Grade 10 | Lesson 21

Science

Lesson Overview

Modifying the Living World

• Selective Breeding and Hybridization
• Mutations
• Genetic Engineering
• The New Human Genetics

You're a Scientist

Modifying the Living World

One of the most complex questions facing scientists, consumers and philosophers today is that of selective breeding and human genetic engineering. Some aspects of this conversation are still science fiction, but more and more, our technologies are allowing us to modify the living world in tremendous ways. You'll explore some of the questions and issues related to these practices in this lesson

Selective Breeding and Hybridization
Farmers and ranchers throughout the world have long tried to improve the organisms with which they work. By selecting the most productive plants or animals to produce the next generation, people have found that the productivity of a domesticated species can gradually be increased. Such an increase in productivity results form using breeding strategies such as selective breeding and two special forms of selective breeding: inbreeding and hybridization.

The oldest and most obvious way of improving a species is by selective breeding, or selecting a few individuals to serve as parents for the next generation. By crossing only those individual plants or animals that have a desired characteristic, the breeder can improve the yield of a crop plant, increase the milk production of cattle, or develop flowers of a particular color. Most present-day crop plants were first developed by selective breeding. Luther Burbank of California (1849-1926) was perhaps the world's foremost selective breeder. Burbank produced more than 250 new varieties of fruit by selective breeding, but his work also extended to other plants, including the daisy and the famous Burbank Potato.

§

▶ _Work instructions_:
a – From the lesson on modifying the living world, reproduce the passage starting at "The oldest and" and ending at "famous Burbank Potato.".
b – According to the lesson on modifying the living world, how many new varieties of fruit did Luther Burbank produce by selective breeding?
c – Extend the lesson on modifying the living world, picking up right after its final sentence.
The listing plays no part in this work.

▶ _Input data_:

§

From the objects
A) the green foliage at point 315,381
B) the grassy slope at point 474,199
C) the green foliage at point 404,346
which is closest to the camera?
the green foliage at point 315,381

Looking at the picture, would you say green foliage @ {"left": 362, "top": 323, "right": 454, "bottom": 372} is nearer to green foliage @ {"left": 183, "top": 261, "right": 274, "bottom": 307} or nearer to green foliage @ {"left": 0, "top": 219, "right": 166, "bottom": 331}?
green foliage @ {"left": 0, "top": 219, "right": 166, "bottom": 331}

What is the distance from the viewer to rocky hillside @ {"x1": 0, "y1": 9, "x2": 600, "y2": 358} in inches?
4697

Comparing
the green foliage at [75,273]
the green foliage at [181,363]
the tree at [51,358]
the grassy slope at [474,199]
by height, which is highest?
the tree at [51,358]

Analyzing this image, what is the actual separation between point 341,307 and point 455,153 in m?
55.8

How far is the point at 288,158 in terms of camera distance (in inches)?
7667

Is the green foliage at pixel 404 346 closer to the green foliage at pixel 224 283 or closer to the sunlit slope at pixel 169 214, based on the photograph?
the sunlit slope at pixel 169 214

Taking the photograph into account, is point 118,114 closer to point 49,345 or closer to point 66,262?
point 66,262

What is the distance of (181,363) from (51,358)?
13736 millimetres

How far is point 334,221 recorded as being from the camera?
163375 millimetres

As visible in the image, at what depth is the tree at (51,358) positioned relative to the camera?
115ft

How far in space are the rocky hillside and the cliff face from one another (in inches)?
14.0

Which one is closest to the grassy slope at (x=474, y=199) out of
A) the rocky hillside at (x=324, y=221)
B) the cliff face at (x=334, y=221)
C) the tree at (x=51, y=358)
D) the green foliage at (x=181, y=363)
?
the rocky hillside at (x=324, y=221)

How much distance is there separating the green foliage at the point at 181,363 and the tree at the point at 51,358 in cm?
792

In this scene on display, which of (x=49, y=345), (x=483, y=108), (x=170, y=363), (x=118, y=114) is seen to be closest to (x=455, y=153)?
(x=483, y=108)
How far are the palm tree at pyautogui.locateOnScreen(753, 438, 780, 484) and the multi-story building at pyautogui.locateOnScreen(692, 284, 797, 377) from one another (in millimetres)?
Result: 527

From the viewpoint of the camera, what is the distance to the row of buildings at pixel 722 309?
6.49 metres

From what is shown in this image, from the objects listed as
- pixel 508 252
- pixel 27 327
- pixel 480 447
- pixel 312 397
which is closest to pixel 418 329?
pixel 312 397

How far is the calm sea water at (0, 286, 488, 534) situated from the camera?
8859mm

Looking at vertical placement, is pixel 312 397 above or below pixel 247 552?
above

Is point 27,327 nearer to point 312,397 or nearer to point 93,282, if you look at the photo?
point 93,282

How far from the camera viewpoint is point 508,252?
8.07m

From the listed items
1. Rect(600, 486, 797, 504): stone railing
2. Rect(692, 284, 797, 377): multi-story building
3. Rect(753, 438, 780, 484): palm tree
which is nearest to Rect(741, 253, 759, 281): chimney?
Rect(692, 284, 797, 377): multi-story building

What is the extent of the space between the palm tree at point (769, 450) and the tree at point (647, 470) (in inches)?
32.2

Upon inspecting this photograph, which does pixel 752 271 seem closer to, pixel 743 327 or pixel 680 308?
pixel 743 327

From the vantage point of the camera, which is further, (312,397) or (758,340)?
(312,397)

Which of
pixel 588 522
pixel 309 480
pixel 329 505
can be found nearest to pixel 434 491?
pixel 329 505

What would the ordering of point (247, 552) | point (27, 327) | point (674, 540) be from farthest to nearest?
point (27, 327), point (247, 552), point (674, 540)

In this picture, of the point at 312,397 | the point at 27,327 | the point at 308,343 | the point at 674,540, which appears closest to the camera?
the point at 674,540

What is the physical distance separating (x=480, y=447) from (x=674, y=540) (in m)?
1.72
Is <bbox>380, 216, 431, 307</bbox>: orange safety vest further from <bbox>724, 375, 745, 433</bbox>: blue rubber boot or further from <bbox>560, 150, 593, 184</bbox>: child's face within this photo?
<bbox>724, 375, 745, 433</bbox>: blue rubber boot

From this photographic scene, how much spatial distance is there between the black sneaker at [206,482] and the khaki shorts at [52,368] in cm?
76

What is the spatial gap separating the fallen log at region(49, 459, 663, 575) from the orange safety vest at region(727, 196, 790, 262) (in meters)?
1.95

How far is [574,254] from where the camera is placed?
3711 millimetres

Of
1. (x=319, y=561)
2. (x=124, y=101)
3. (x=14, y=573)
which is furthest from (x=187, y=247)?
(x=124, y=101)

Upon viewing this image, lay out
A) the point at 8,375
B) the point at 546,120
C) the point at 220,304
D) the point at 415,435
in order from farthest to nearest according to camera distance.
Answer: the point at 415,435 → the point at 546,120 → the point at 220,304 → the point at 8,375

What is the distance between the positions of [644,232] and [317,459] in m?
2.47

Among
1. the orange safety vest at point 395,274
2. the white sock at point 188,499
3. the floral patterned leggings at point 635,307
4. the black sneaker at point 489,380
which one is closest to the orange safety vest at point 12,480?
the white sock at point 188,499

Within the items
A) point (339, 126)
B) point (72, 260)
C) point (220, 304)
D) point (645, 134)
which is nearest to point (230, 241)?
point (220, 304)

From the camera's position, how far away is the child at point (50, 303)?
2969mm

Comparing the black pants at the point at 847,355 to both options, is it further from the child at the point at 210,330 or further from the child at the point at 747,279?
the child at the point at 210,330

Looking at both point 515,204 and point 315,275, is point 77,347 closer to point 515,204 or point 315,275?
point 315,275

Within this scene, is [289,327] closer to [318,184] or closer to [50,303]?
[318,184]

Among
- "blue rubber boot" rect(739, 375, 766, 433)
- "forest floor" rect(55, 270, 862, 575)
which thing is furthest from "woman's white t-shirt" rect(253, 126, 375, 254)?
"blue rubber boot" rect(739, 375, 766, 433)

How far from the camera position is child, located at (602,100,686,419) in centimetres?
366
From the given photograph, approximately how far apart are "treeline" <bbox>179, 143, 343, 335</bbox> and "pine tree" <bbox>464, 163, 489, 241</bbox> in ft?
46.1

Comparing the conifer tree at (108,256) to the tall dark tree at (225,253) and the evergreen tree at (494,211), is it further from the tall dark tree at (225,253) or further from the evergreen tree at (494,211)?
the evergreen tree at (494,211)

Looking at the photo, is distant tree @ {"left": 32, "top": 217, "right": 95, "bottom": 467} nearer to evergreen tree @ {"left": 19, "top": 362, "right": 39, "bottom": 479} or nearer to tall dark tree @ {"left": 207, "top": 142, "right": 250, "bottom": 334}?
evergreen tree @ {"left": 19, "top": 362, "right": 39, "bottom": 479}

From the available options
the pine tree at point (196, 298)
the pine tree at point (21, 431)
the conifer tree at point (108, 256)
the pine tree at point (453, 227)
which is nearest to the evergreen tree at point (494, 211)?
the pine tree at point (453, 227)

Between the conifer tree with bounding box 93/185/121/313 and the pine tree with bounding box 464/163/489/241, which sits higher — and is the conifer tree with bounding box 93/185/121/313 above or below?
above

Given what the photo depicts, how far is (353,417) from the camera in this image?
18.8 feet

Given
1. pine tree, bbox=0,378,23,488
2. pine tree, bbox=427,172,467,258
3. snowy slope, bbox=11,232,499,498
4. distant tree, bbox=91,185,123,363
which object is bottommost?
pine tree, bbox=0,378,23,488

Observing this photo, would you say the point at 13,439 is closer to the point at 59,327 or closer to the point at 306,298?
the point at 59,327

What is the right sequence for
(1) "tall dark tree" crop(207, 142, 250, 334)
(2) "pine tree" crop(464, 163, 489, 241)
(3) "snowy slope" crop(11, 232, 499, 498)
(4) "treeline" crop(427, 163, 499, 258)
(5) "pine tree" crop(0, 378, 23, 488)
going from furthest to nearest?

§

▶ _Your written answers_:
a –
The oldest and most obvious way of improving a species is by selective breeding, or selecting a few individuals to serve as parents for the next generation. By crossing only those individual plants or animals that have a desired characteristic, the breeder can improve the yield of a crop plant, increase the milk production of cattle, or develop flowers of a particular color. Most present-day crop plants were first developed by selective breeding. Luther Burbank of California (1849-1926) was perhaps the world's foremost selective breeder. Burbank produced more than 250 new varieties of fruit by selective breeding, but his work also extended to other plants, including the daisy and the famous Burbank Potato.

b – More than 250.

c –
One of the most useful of the breeder's techniques is hybridization, a cross between dissimilar individuals. Hybridization often involves crossing members of different (but related) species. Hybrids, the individuals produced by such crosses, are often hardier than either of the parents. This phenomenon is known as hybrid vigor. All breeds of corn that are grown commercially are hybrids, and every year corn breeders produce new hybrids that combine such basic characteristics as disease resistance, yield per acre, and nutritional value. Modern hybrid corn produces as much as ten times the crop per acre of older varieties of corn.

Research It!
What are some common cross bread and hybrid products that we consume all the time?

Mutations
A useful as selective breeding is, it is confined to characteristics that already exist in the population. But as you may recall, mutations, which are inheritable changes in DNA, can sometimes produce organisms with new characteristics. If the new characteristics are desirable, breeders can use selective breeding to produce an entire population possessing these characteristics.

Of course, a breeder may not want to wait for a beneficial mutation to appear naturally. In such a case, a breeder may decide to artificially increase the chances of mutations occurring in a group of organisms. This can be done with agents or substances known as mutagens.

Seedless oranges and hairless mice are the result of mutations.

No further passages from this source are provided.